What you will do
Which lines in the items below contain the word "ceiling"? Return each of those lines in full, treating uppercase and lowercase as different.

Input material
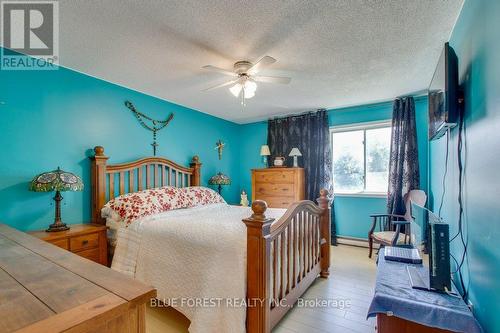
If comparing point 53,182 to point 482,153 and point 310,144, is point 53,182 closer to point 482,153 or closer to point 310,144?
point 482,153

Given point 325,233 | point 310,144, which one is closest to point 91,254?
point 325,233

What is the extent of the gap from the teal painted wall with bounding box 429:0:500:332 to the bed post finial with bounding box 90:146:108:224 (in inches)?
125

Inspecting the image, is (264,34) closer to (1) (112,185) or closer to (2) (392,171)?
(1) (112,185)

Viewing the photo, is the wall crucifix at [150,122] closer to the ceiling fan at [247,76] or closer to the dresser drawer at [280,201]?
the ceiling fan at [247,76]

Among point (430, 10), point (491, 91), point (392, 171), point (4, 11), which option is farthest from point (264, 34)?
point (392, 171)

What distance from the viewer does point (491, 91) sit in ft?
3.57

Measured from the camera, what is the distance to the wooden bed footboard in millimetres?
1534

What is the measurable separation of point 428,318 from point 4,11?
3.32 meters

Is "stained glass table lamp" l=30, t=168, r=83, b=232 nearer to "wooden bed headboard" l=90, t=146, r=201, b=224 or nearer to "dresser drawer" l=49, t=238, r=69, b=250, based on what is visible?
"dresser drawer" l=49, t=238, r=69, b=250

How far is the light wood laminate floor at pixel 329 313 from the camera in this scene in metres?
1.85

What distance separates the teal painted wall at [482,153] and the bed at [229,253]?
3.65ft

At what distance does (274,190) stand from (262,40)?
2.66 meters

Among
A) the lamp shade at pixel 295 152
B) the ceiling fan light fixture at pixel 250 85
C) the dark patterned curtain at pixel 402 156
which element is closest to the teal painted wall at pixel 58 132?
the ceiling fan light fixture at pixel 250 85

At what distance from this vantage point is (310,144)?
425cm
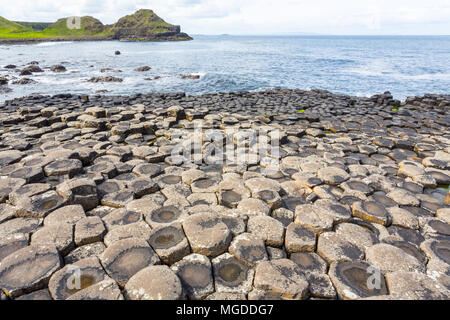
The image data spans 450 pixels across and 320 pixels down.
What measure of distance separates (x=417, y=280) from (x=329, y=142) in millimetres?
5496

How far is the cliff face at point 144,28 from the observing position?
117500 millimetres

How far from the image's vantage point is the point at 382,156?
23.0ft

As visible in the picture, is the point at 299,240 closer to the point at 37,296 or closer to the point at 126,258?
the point at 126,258

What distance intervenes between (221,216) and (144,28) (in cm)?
13795

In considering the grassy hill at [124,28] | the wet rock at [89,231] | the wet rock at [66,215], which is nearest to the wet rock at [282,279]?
the wet rock at [89,231]

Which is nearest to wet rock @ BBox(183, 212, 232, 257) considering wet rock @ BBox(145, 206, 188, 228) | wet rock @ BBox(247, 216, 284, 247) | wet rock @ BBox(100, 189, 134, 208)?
wet rock @ BBox(145, 206, 188, 228)

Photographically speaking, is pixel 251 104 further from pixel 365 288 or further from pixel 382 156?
pixel 365 288

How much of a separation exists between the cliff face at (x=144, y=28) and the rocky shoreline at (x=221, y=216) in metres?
127

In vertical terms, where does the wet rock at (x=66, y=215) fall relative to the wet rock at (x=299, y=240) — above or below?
above

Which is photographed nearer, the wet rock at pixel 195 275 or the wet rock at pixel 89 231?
the wet rock at pixel 195 275

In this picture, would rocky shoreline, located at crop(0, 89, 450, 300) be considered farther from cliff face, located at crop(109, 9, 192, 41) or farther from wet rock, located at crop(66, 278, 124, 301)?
cliff face, located at crop(109, 9, 192, 41)

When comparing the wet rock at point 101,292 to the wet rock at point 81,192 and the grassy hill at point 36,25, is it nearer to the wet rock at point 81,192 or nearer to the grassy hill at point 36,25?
the wet rock at point 81,192

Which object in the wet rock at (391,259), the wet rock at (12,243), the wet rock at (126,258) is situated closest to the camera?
the wet rock at (126,258)

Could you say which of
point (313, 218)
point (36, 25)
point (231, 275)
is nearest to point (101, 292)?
point (231, 275)
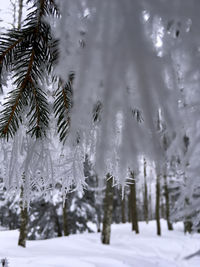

Complete response
Viewing the photo, is the wall crucifix at [150,122] closer to the ceiling fan at [247,76] or closer to the dresser drawer at [280,201]?
the ceiling fan at [247,76]
B) the ceiling fan light fixture at pixel 250 85
the ceiling fan light fixture at pixel 250 85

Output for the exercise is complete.